Statistical analysis
All data was processed using Excel 2013 (Microsoft) and GraphPad Prism 5 software. All Image processing was performed on ImageJ software and statistical analysis was done using Prism5. The specific statistical test used is described for each figure in the figure legend. p values < 0.05 were considered statistically significant.
Author contributions
L.Q.C and C.G.F. and A.B.vS conceived and designed the study. L.Q.C., O.T., S.D., A.vD., S.B., B.J. and K.vdD. performed the experiments and analysed the data. T.N., and M.H. provided the galectin-9 knockout mice.
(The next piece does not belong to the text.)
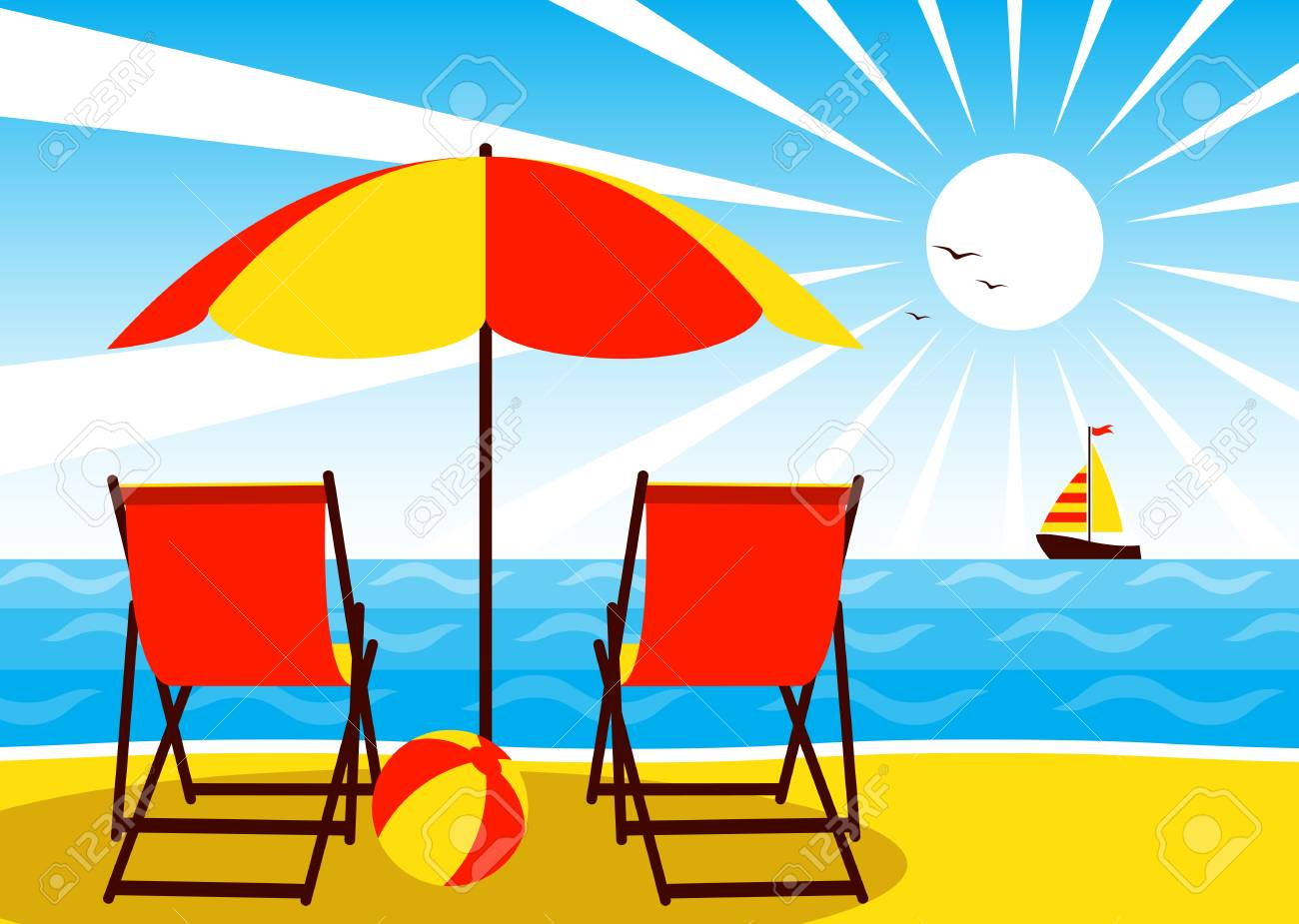 Sonnenschirm Strand Clipart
L.Q.C., A.C., C.G.F. and A.B.vS. wrote the manuscript. All authors read and provided input on the manuscript.
Conflict of interest
The authors would like to declare the following competing interests: Drs. Niki and Hirashima are board members of GalPharma Co., Ltd. This does not alter the authors’ adherence to all Nature Communications policies on sharing data and materials.
Acknowledgements
We thank Sjoerd van Helvert and Roel Hammink for help with atomic force microscopy. This work is supported by Grant 822.02.017 from the Netherlands Organization for Scientific Research (NWO). A. van Spriel is supported by the Netherlands Organization for Scientific Research (NWO-ALW VIDI Grant 864.11.006), the Dutch Cancer Society (KUN2014-6845), and the European Research Council (ERC CoG 724281). C. Figdor is recipient of the Netherlands Organization for Scientific Research Spinoza Prize, ERC Adv Grant PATHFINDER (269019) and KWO-award KUN2009-4402 from the Dutch Cancer Society.